On Fa Yuen Street in Mong Kok, a vendor who sells custom phone cases described discovering in February that product photographs he spent hours staging had been lifted wholesale by a competitor operating out of Guangzhou. His images appeared on at least two separate storefronts on a major Mainland platform, watermarks digitally removed. He filed a complaint with the Office of the Privacy Commissioner for Personal Data on 14 February. As of early July, he said the process was still ongoing and the listings remained live.
The Office of the Privacy Commissioner for Personal Data received 269 complaints relating to images and doxxing-adjacent issues in 2024, according to its annual report published in early 2025 — a 31 percent increase over the 2022 figure.
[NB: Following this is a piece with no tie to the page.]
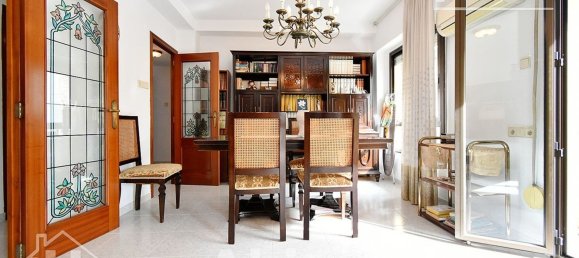 3 bedrooms Apartment in Valencia, Spain No. 31734 2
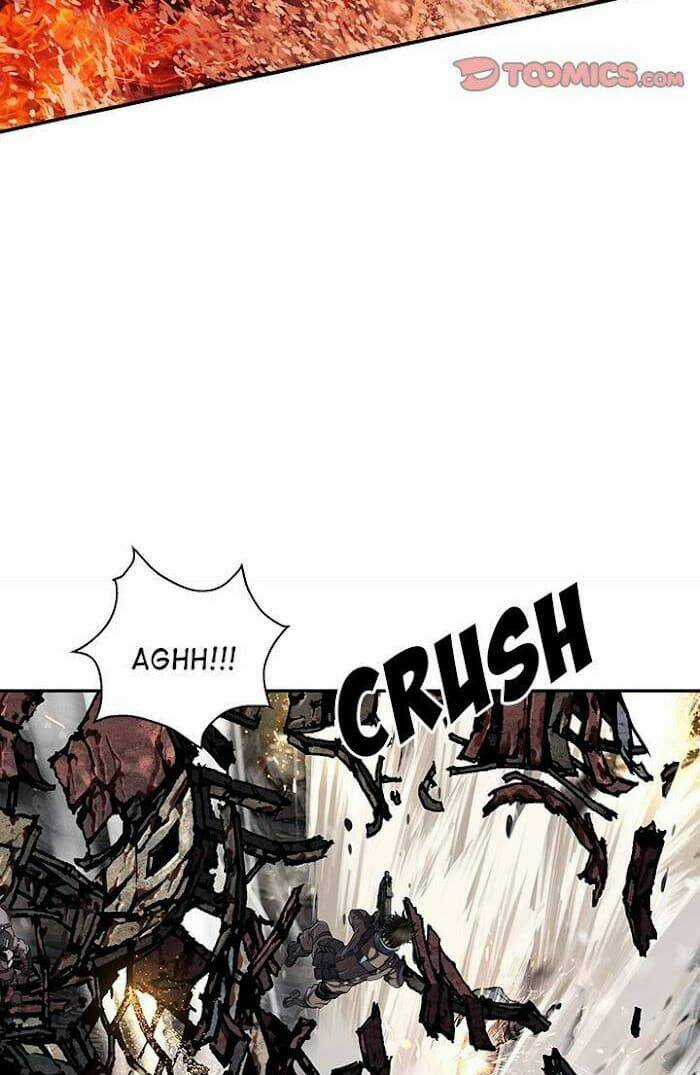 Đứa Con Thần Chết - Chapter 191 - Trang 7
The Commissioner's office has acknowledged that cross-border enforcement remains a structural constraint, given that many infringing platforms are incorporated outside Hong Kong.
What Victims Are Being Told to Do
Practical advice circulating at community workshops in Yau Ma Tei and on Hong Kong-based Telegram groups tends to cluster around three steps: filing a takedown request directly with the platform using its own reporting mechanism, lodging a complaint with the Privacy Commissioner, and — for commercially significant cases — engaging a solicitor to send a formal letter via the relevant Mainland intellectual property channel. The third route can cost upwards of HK$8,000 in legal fees before any court action, putting it out of reach for many individuals.
The Consumer Council has flagged digital image misuse as a priority issue for its 2026 work programme, citing the intersection of e-commerce growth and inadequate cross-platform accountability. Community groups, including the Digital Rights Initiative Hong Kong, which is based in Sheung Wan, have called for a dedicated rapid-response mechanism within the Privacy Commissioner's office — analogous to the doxxing removal powers introduced under the 2021 amendments — that would apply specifically to commercially exploited duplicate images.
For now, residents facing the problem are advised to document every instance meticulously: screenshot the infringing page with the URL visible, record the date, and note whether the platform has a Hong Kong-accessible reporting portal. Filing with the Privacy Commissioner costs nothing and creates an official record, even when enforcement across borders proves slow. Those with images on public social accounts may also consider enabling watermarking tools — several free options are available through the Apple App Store and Google Play — before the problem arises rather than after.